DIRECTIONS FOR THIS TASK
Rewrite the rows below as a numbered list with one line per entry, dropping the blank lines and omitting the picture.

SUPPLIED ENTRIES
__________________________________________________

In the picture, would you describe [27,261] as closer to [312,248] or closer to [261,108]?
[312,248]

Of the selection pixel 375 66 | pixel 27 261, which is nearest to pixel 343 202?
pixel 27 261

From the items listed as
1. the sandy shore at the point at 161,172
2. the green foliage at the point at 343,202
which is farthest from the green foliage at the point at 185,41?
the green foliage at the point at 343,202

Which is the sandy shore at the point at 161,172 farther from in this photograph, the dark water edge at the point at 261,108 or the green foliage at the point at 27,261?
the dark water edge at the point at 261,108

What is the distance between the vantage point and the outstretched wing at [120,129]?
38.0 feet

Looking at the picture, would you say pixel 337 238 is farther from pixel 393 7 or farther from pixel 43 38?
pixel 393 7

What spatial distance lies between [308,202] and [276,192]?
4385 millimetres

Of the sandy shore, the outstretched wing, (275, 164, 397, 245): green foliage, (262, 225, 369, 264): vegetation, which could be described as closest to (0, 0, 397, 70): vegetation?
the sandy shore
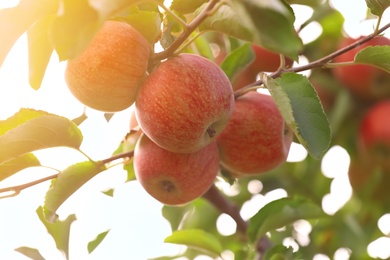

__________________________________________________

TASK SOLUTION
1. In the picture, would you describe [27,261] as closer to [312,248] or closer to [261,108]?
2. [312,248]
3. Of the selection pixel 375 66 | pixel 27 261, which is nearest to pixel 343 202?
4. pixel 27 261
5. From the items listed as
6. 1. the sandy shore at the point at 161,172
7. 2. the green foliage at the point at 343,202
8. which is farthest from the green foliage at the point at 185,41?
9. the green foliage at the point at 343,202
10. Which is the sandy shore at the point at 161,172 farther from in this photograph, the dark water edge at the point at 261,108 or the green foliage at the point at 27,261?
11. the dark water edge at the point at 261,108
12. What is the distance between the vantage point and the outstretched wing at [120,129]?
13. 38.0 feet
14. Looking at the picture, would you say pixel 337 238 is farther from pixel 393 7 or farther from pixel 43 38?
15. pixel 393 7
16. What spatial distance lies between [308,202] and [276,192]?
17. 4385 millimetres
18. Of the sandy shore, the outstretched wing, (275, 164, 397, 245): green foliage, (262, 225, 369, 264): vegetation, which could be described as closest to (0, 0, 397, 70): vegetation?
19. the sandy shore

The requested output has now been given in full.